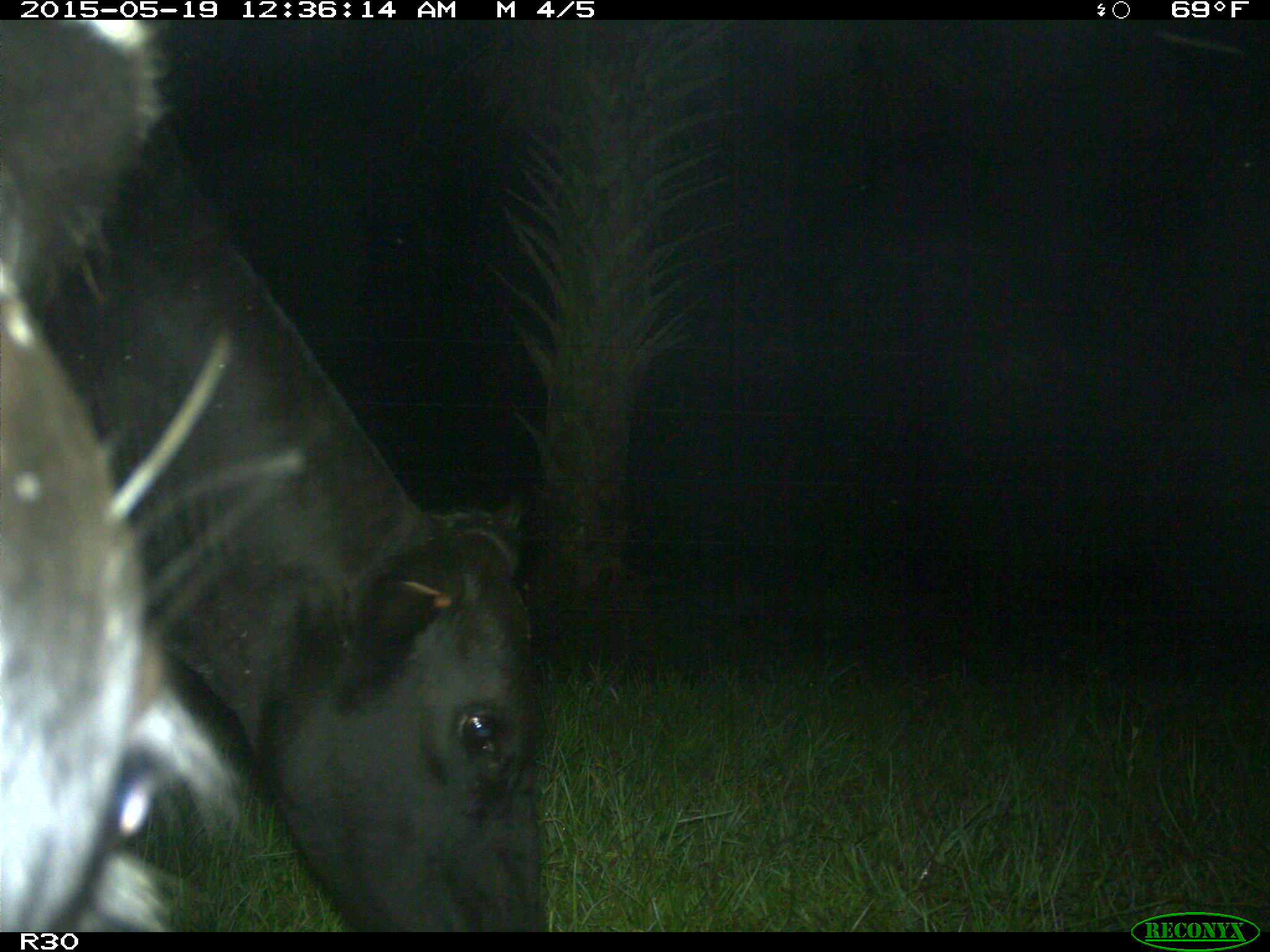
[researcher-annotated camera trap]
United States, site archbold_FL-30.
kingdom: Animalia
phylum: Chordata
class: Mammalia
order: Artiodactyla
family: Bovidae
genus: Bos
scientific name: Bos taurus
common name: domestic cow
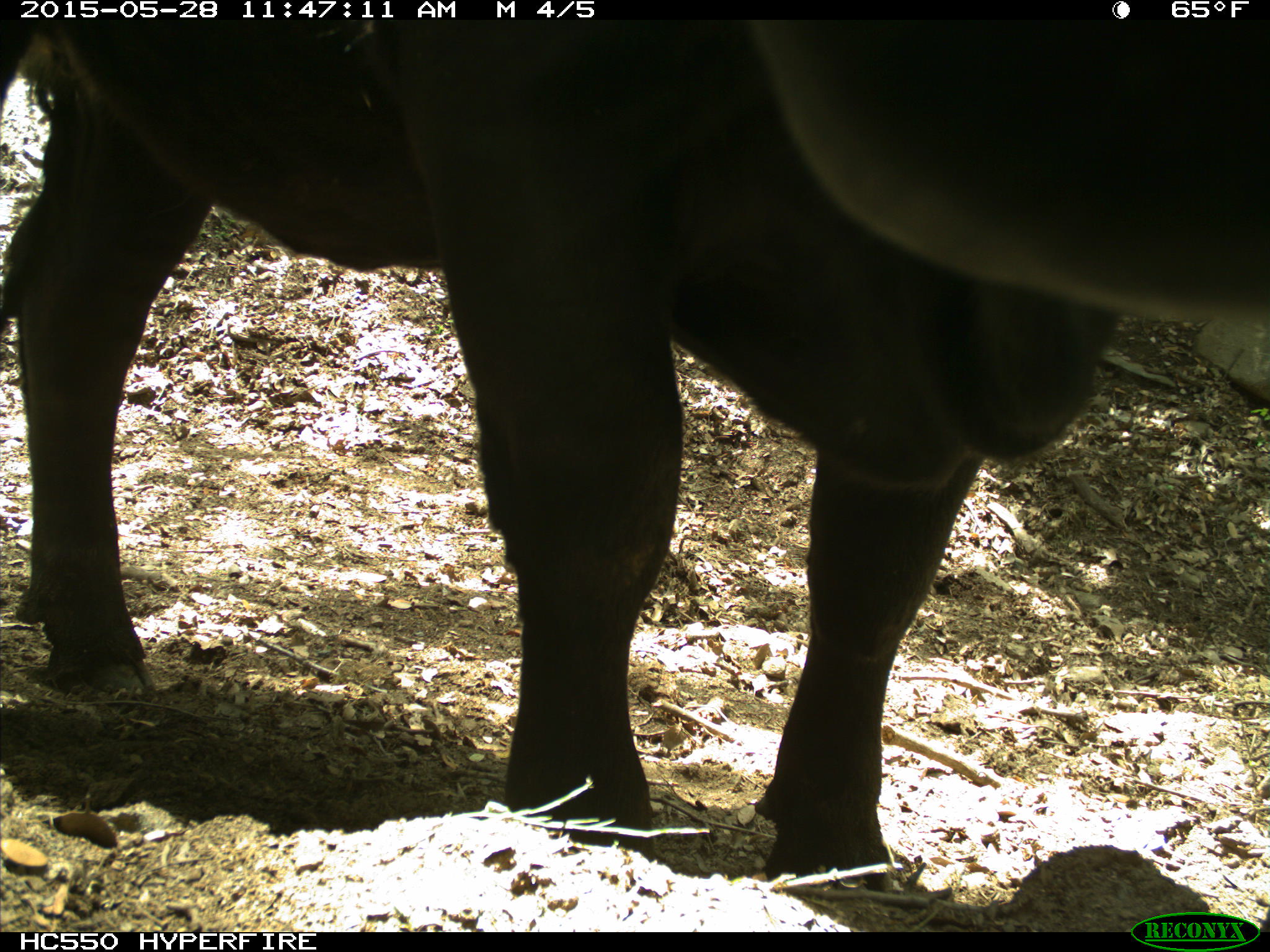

────────────────────

• [WORK TO COMPLETE]: Nothing but the text is wanted: repeat the data above exactly, without its images.

• [COMPLETED TASK]:
[researcher-annotated camera trap]
United States, site archbold_FL-30.
kingdom: Animalia
phylum: Chordata
class: Mammalia
order: Artiodactyla
family: Bovidae
genus: Bos
scientific name: Bos taurus
common name: domestic cow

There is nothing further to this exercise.